Brief: Copy out each of the lines below word for word, with nothing changed.

/---

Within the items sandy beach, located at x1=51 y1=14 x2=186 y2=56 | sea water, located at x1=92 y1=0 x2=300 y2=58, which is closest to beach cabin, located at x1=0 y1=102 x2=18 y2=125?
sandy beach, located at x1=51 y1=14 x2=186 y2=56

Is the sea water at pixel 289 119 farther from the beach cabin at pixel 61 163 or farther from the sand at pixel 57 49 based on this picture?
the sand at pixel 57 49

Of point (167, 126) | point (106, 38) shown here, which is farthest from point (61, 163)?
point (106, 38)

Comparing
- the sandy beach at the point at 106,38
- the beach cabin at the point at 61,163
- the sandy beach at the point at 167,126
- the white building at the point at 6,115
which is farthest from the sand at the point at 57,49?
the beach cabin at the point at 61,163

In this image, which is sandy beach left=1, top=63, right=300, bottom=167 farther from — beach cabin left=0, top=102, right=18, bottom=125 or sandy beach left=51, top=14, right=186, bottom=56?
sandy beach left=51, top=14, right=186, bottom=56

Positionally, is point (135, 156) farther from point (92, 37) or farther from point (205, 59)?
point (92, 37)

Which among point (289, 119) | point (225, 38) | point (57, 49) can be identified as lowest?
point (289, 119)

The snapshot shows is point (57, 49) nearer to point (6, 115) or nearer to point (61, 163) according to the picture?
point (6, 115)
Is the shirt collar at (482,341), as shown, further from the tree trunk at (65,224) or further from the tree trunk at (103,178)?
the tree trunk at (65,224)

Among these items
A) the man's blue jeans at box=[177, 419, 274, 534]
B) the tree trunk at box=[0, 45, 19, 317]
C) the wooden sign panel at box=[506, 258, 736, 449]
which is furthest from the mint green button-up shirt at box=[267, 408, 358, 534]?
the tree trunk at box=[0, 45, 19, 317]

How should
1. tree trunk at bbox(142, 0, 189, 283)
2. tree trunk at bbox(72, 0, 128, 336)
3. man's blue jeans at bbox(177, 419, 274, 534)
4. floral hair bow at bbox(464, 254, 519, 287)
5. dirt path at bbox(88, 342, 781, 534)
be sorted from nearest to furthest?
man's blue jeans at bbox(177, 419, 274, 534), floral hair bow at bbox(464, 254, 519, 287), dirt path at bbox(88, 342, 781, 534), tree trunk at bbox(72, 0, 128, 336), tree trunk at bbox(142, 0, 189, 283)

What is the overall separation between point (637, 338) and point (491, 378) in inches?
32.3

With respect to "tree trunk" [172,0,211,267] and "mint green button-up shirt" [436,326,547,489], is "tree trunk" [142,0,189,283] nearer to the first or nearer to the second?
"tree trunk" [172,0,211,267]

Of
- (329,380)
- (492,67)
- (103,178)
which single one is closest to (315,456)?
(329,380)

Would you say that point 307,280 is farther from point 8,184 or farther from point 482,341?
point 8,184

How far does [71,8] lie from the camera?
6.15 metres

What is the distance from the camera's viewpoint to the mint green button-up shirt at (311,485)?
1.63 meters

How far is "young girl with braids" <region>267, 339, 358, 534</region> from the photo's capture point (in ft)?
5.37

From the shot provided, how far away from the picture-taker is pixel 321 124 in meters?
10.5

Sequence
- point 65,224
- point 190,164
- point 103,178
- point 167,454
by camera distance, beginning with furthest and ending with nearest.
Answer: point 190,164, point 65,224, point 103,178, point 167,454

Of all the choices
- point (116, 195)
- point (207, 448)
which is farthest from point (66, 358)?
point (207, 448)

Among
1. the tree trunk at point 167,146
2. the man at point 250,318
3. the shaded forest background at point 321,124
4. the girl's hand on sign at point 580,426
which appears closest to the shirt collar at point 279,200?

\---

Result for this task:
Within the items sandy beach, located at x1=51 y1=14 x2=186 y2=56 | sea water, located at x1=92 y1=0 x2=300 y2=58, which is closest to beach cabin, located at x1=0 y1=102 x2=18 y2=125?
sandy beach, located at x1=51 y1=14 x2=186 y2=56

Is the sea water at pixel 289 119 farther from the beach cabin at pixel 61 163 or farther from the sand at pixel 57 49 based on this picture?
the sand at pixel 57 49

Of point (167, 126) | point (106, 38) shown here, which is farthest from point (61, 163)?
point (106, 38)

Comparing
- the sandy beach at the point at 106,38
- the beach cabin at the point at 61,163
- the sandy beach at the point at 167,126
- the white building at the point at 6,115
which is farthest from the sand at the point at 57,49?
the beach cabin at the point at 61,163

In this image, which is sandy beach left=1, top=63, right=300, bottom=167 farther from — beach cabin left=0, top=102, right=18, bottom=125 or sandy beach left=51, top=14, right=186, bottom=56?
sandy beach left=51, top=14, right=186, bottom=56

Positionally, is point (135, 156) farther from point (92, 37) or farther from point (205, 59)?
point (92, 37)

Which among point (289, 119) | point (225, 38) | point (57, 49) can be identified as lowest?
point (289, 119)

The snapshot shows is point (57, 49) nearer to point (6, 115) or nearer to point (61, 163) according to the picture?
point (6, 115)
Is the shirt collar at (482,341), as shown, further from the tree trunk at (65,224) or further from the tree trunk at (103,178)?
the tree trunk at (65,224)

Among these items
A) the man's blue jeans at box=[177, 419, 274, 534]
B) the tree trunk at box=[0, 45, 19, 317]
C) the wooden sign panel at box=[506, 258, 736, 449]
which is furthest from the mint green button-up shirt at box=[267, 408, 358, 534]?
the tree trunk at box=[0, 45, 19, 317]

How should
1. tree trunk at bbox(142, 0, 189, 283)
2. tree trunk at bbox(72, 0, 128, 336)
3. man's blue jeans at bbox(177, 419, 274, 534)
4. floral hair bow at bbox(464, 254, 519, 287)
5. dirt path at bbox(88, 342, 781, 534)
be sorted from nearest to furthest?
man's blue jeans at bbox(177, 419, 274, 534), floral hair bow at bbox(464, 254, 519, 287), dirt path at bbox(88, 342, 781, 534), tree trunk at bbox(72, 0, 128, 336), tree trunk at bbox(142, 0, 189, 283)

What is the overall separation between point (637, 338) and point (491, 378) in inches?
32.3

With respect to "tree trunk" [172,0,211,267] and "mint green button-up shirt" [436,326,547,489], is "tree trunk" [142,0,189,283] nearer to the first or nearer to the second?
"tree trunk" [172,0,211,267]

Of
- (329,380)
- (492,67)
- (103,178)
which single one is closest to (315,456)?
(329,380)

Would you say that point 307,280 is farther from point 8,184 or farther from point 482,341?
point 8,184

How far does [71,8] lie from the camera?
6.15 metres

What is the distance from the camera's viewpoint to the mint green button-up shirt at (311,485)?
1.63 meters

How far is "young girl with braids" <region>267, 339, 358, 534</region> from the photo's capture point (in ft)?
5.37

From the shot provided, how far away from the picture-taker is pixel 321 124 in meters?
10.5

Sequence
- point 65,224
- point 190,164
- point 103,178
- point 167,454
by camera distance, beginning with furthest and ending with nearest.
Answer: point 190,164, point 65,224, point 103,178, point 167,454

Of all the choices
- point (116, 195)
- point (207, 448)
which is farthest from point (66, 358)?
point (207, 448)

Among
1. the tree trunk at point 167,146
2. the man at point 250,318
3. the shaded forest background at point 321,124
4. the girl's hand on sign at point 580,426
which appears closest to the shirt collar at point 279,200?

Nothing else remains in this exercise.